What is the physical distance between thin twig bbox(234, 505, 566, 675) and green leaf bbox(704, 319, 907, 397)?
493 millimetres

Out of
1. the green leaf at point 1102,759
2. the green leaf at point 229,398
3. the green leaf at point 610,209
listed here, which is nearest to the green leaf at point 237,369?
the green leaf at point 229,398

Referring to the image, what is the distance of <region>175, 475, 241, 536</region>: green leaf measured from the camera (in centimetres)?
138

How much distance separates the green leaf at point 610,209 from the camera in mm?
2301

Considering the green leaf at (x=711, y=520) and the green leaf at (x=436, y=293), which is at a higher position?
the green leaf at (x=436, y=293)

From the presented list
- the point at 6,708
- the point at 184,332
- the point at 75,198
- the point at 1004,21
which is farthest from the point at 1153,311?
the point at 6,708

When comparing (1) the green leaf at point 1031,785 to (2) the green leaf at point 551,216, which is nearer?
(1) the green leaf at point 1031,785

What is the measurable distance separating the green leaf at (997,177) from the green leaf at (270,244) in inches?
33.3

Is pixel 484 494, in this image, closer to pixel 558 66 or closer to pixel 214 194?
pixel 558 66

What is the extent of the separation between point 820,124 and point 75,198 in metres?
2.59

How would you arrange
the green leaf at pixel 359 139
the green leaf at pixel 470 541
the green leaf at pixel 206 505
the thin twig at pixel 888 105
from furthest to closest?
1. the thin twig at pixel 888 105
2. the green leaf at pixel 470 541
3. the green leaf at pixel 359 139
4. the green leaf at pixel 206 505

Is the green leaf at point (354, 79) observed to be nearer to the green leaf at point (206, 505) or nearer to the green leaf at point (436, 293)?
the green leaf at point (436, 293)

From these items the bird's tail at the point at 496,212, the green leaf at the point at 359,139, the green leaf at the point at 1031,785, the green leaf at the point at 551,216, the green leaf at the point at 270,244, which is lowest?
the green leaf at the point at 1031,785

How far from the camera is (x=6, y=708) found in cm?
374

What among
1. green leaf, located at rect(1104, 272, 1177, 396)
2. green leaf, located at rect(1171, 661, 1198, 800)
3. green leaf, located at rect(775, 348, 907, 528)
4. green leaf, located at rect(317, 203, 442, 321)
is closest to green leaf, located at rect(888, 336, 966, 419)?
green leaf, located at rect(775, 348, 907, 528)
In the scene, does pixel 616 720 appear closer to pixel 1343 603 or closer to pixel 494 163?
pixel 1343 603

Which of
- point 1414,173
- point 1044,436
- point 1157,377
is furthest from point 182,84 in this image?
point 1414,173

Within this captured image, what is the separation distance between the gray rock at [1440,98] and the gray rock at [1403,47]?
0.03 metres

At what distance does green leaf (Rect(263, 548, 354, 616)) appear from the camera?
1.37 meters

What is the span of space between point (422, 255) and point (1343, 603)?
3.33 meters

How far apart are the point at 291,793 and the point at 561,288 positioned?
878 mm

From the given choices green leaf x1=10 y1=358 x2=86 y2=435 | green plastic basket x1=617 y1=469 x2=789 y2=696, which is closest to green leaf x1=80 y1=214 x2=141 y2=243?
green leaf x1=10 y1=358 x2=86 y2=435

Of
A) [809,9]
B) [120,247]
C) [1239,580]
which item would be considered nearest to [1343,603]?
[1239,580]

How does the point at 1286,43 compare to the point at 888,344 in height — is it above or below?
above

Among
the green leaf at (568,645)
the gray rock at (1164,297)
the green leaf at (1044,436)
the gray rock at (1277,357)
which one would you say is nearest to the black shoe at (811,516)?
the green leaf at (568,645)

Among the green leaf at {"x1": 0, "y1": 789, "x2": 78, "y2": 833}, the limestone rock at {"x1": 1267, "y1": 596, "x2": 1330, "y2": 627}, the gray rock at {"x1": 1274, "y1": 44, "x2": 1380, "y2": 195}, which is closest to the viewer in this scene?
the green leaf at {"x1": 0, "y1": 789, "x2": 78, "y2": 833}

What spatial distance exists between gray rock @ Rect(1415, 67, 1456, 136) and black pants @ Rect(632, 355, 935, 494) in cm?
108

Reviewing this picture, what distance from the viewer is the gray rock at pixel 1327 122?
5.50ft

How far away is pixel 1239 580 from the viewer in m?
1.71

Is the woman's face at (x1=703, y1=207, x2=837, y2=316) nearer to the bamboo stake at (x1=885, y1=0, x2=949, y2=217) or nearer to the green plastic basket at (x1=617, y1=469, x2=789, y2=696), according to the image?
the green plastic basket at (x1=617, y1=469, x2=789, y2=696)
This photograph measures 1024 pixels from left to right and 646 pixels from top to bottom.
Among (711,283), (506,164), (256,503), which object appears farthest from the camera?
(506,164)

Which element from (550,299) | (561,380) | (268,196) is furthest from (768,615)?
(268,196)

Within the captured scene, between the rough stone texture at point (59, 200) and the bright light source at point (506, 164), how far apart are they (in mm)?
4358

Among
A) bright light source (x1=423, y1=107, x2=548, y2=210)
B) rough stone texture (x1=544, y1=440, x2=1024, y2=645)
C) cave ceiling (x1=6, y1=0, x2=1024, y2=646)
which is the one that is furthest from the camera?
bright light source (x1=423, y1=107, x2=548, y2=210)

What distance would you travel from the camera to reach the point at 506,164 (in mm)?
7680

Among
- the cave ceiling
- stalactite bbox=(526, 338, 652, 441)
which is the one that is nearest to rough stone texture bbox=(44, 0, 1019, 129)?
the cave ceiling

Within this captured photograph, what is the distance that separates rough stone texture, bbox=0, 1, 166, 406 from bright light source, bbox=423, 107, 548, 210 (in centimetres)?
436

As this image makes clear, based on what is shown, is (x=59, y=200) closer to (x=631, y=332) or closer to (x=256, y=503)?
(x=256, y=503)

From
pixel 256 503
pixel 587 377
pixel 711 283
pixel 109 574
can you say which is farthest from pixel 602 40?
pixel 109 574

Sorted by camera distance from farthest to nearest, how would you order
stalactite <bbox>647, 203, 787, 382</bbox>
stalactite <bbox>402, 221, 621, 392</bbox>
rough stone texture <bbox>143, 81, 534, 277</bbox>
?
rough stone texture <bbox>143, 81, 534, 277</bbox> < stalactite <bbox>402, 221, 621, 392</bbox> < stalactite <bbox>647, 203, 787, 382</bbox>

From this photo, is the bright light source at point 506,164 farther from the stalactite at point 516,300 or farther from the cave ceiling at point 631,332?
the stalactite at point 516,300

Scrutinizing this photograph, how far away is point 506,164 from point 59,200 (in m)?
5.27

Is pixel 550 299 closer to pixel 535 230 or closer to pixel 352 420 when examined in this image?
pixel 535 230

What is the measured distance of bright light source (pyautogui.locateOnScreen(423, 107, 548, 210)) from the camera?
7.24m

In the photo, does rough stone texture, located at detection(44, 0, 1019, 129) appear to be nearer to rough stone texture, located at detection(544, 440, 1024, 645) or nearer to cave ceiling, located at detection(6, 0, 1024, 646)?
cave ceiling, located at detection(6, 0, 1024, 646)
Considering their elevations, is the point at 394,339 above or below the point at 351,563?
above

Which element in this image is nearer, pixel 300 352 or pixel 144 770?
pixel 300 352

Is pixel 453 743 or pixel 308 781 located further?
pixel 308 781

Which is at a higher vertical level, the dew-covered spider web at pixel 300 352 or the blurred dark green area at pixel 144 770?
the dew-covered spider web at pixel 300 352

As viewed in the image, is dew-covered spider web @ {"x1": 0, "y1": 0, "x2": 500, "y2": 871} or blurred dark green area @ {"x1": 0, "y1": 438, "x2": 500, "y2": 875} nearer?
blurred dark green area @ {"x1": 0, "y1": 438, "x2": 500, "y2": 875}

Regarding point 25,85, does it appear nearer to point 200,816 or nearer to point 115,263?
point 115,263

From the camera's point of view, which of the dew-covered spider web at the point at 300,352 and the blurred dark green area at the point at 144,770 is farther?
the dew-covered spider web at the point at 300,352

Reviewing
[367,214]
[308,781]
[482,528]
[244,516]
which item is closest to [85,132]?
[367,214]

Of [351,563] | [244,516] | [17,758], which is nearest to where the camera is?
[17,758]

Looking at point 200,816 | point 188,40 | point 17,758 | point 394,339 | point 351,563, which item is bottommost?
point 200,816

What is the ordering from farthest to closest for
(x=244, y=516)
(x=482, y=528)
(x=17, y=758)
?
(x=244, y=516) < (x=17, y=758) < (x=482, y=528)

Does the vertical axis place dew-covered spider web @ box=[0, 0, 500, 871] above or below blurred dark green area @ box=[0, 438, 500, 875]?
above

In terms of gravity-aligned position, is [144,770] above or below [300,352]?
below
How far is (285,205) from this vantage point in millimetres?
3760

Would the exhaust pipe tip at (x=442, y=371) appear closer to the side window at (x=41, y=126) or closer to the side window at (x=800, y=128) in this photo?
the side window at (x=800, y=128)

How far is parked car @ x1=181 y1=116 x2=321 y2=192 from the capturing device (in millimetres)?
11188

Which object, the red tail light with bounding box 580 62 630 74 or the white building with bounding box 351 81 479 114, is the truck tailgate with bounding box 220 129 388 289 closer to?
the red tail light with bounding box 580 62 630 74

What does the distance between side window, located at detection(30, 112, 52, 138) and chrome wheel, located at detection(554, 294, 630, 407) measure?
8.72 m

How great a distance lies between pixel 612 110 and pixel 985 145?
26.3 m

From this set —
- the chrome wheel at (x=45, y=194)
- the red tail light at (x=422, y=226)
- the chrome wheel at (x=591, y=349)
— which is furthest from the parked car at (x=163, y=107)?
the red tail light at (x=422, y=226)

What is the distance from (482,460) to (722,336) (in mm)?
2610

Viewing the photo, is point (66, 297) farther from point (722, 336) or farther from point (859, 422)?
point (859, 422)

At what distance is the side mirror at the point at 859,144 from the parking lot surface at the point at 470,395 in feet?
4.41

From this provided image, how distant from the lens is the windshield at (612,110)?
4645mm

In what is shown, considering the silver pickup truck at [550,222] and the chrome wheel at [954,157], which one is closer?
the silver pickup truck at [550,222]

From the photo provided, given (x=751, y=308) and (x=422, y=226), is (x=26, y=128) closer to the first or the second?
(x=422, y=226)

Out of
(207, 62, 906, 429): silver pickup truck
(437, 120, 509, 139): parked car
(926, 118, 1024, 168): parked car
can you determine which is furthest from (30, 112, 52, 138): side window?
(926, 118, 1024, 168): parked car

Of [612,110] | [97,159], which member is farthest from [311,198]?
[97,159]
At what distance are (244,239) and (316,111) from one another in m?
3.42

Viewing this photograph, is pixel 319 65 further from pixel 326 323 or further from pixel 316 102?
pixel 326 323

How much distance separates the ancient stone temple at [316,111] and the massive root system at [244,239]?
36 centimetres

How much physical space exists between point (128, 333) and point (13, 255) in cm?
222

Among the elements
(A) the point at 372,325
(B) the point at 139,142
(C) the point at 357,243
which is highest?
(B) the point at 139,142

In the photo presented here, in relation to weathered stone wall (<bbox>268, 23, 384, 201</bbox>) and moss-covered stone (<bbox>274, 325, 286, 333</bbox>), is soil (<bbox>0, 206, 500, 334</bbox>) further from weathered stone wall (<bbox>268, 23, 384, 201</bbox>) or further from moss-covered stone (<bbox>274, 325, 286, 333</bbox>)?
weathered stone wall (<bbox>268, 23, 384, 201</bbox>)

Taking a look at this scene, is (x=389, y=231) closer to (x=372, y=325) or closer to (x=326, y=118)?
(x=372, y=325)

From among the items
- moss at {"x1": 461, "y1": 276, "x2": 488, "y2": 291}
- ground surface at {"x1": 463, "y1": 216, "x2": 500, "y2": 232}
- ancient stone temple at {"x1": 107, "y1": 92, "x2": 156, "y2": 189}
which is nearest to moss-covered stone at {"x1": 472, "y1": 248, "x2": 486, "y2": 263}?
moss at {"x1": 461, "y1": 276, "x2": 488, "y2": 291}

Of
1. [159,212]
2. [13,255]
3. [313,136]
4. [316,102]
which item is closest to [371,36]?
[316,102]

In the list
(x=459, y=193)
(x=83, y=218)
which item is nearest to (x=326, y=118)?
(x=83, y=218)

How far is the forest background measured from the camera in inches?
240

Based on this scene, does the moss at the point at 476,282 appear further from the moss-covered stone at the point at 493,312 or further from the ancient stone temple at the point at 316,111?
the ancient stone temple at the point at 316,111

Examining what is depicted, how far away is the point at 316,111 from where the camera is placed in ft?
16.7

» **Given problem**: In the stretch from the line containing "Of [612,110] |" through the end of the listing, substitute "distant treeline" for "forest background" and give back those lines with everything else unchanged.

» **Response for this exercise**:
Of [612,110] | [97,159], which member is farthest from [311,198]?
[97,159]
At what distance are (244,239) and (316,111) from one another in m?
3.42

Viewing this photograph, is pixel 319 65 further from pixel 326 323 or further from pixel 316 102?
pixel 326 323

How much distance separates the ancient stone temple at [316,111] and the massive root system at [244,239]?
36 centimetres

How much physical space exists between point (128, 333) and point (13, 255) in cm?
222

Among the elements
(A) the point at 372,325
(B) the point at 139,142
(C) the point at 357,243
which is highest?
(B) the point at 139,142

In the photo presented here, in relation to weathered stone wall (<bbox>268, 23, 384, 201</bbox>) and moss-covered stone (<bbox>274, 325, 286, 333</bbox>), is soil (<bbox>0, 206, 500, 334</bbox>) further from weathered stone wall (<bbox>268, 23, 384, 201</bbox>) or further from moss-covered stone (<bbox>274, 325, 286, 333</bbox>)?
weathered stone wall (<bbox>268, 23, 384, 201</bbox>)

Taking a look at this scene, is (x=389, y=231) closer to (x=372, y=325) or closer to (x=326, y=118)?
(x=372, y=325)

From among the items
- moss at {"x1": 461, "y1": 276, "x2": 488, "y2": 291}
- ground surface at {"x1": 463, "y1": 216, "x2": 500, "y2": 232}
- ancient stone temple at {"x1": 107, "y1": 92, "x2": 156, "y2": 189}
which is nearest to moss-covered stone at {"x1": 472, "y1": 248, "x2": 486, "y2": 263}?
moss at {"x1": 461, "y1": 276, "x2": 488, "y2": 291}

Of
1. [159,212]
2. [13,255]
3. [313,136]
4. [316,102]
which item is closest to [371,36]?
[316,102]

In the list
(x=459, y=193)
(x=83, y=218)
which item is nearest to (x=326, y=118)?
(x=83, y=218)

How far is the distant treeline measured from the camera in inches?
240

Based on this scene, does the moss at the point at 476,282 appear further from the moss-covered stone at the point at 493,312 or further from the ancient stone temple at the point at 316,111?
the ancient stone temple at the point at 316,111

Examining what is depicted, how far away is the point at 316,111 from where the camera is placed in ft?
16.7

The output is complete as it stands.